Tuesday, November 9, 2010

The monster under the bed

I am afraid of the dark.  There I've said it, out loud, for all the world (or all ten regular readers) to see (since you can't hear me at the moment).  I don't know why I'm afraid of the dark, it's just one of those irrational fears.  Sure some bad things have happened to me in the dark, but some pretty bad things have happened to me in broad daylight too and I'm not afraid of the light.  The problem may be that I have an unusually overactive imagination, but still why would I think aliens, or lunatics, or bogeymen or ax murderers would only strike in the dark?  I guess if I could rationalize it, it wouldn't be an irrational fear, now would it?


My brain could give Stephen King a good run for his money.  I can't read his books because many of them don't seem like fiction to me (I do have a little trouble believing in a possessed automobile though I've had a few that might have qualified).  I believe there are other lifeforms in the universe and I see no reason why they wouldn't come calling.  I'm not one of those who think I have seen space ships or flying saucers or been abducted.  I am just willing to admit the probability that with space being as huge as it is (Douglas Adams said in the Hitchhiker's Guide to the Galaxy, "Space is big. Really big. You just won't believe how vastly hugely mindboggingly big it is. I mean you may think it's a long way down the road to the chemist, but that's just peanuts to space.")  there has to be something more than just us.  None of these beliefs interferes in the least with my belief in God.  He created us; He could have created many others as well.  Unfortunately, believing that God will protect me does not make my phobia any less terrifying.


I spent a lot of years, too many years, trying to force myself to get over the fear.  When I lived alone, I would turn out all the lights at night when I went to bed, then I would lie there in the dark with my eyes squeezed shut, my heart rate rapidly rising, my breathing bordering on hyperventilation, and panic consuming every niche of my consciousness.  Any noise, even just nighttime settling of an old house, would cause everything to accelerate.  I would remain in this state for hours, until eventually exhaustion would win out and I would slip into a troubled and restless stupor.  Then, I would do it all over again the next night.  I really thought I would eventually  "cure" myself of this foolish dread.  By the weekends, my nerves were frayed, I had bags under my eyes, and my brain was barely hitting on one cylinder.  But, I could, most of the time, catch a long nap on Saturday and Sunday during the day, when it was okay to sleep because it wasn't dark.


There's not too much else that causes me to be afraid.  I'm not afraid to die.  I'm not ready to go yet, but if it's my time, then okay.  I have those thoughts of disaster when I hear a siren and Bud isn't home yet.  But that's really not irrational unless you allow it to consume you.  I take the precaution of paying attention to my surroundings when I am out at stores or malls, but that isn't irrational, that's good sense.  I lock my doors at night and lock my cars when I'm not in them, but I just don't see any reason to tempt fate.   That's not fear, it's preventative caution.  I worry some about rabid animals, especially since we live out in the country, but I'm not afraid, I just carry a big stick.  I'm not afraid of bugs or spiders or snakes.  I don't like them, but since Bud is allergic to insect stings, I'm usually the one who has to deal with most of the creepy crawlies.

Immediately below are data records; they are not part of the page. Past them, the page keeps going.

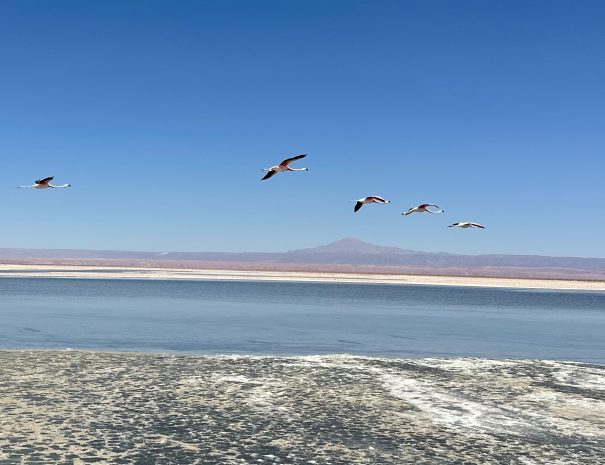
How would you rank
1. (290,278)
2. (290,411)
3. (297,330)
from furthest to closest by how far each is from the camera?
(290,278), (297,330), (290,411)

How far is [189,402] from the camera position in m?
14.7

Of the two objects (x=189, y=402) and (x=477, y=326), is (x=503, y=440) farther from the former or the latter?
(x=477, y=326)

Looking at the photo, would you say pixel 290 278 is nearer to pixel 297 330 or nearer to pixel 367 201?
pixel 297 330

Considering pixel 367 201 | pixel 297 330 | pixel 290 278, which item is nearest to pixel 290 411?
pixel 367 201

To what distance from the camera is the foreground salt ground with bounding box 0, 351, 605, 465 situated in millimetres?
11094

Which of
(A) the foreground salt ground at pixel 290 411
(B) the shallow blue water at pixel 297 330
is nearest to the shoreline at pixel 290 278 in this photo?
(B) the shallow blue water at pixel 297 330

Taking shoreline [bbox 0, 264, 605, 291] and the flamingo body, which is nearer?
the flamingo body

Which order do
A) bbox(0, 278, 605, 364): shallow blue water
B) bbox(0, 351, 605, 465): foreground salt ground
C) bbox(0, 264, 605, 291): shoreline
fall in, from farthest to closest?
1. bbox(0, 264, 605, 291): shoreline
2. bbox(0, 278, 605, 364): shallow blue water
3. bbox(0, 351, 605, 465): foreground salt ground

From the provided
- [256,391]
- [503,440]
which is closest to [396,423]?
[503,440]

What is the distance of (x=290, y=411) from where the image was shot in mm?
14109

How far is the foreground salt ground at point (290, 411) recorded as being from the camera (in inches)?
437

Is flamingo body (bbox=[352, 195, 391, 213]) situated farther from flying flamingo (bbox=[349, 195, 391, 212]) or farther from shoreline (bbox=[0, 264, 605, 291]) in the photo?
shoreline (bbox=[0, 264, 605, 291])

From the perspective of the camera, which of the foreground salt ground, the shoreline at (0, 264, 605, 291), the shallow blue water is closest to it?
the foreground salt ground

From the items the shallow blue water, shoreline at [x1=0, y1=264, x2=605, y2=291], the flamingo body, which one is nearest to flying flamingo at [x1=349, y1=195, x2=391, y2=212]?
the flamingo body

It never occurred to me to do anything other than attempt to conquer my demons.  Then one day I was having a conversation with a friend.  This friend had a great deal of experience with hallucinogenic drugs.  My friend told me about an experience with a girl who was tripping.  She started to freak because the front door was open and she saw a herd of horses about to stampede through the opening.  She was very, very upset and getting more frantic with each breath.  My friend very calmly walked over and closed the door.  It eliminated the problem and the girl was fine throughout the rest of her chemically induced frolic.  So what does this have to do with me, you ask?  No, I was not the girl who was tripping.  But, it showed me how easy it is to solve this type of problem.  Eliminate the stimulus.


After that conversation with my friend, I have never been in complete darkness in my home again.  I have nightlights in the bathroom.  I leave a fluorescent light on in our kitchen.  I have flashlights all over the place.  I no longer see any need to torture myself into attempting to vanquish my fear.  It isn't going away, so I just avoid situations in which it might present itself.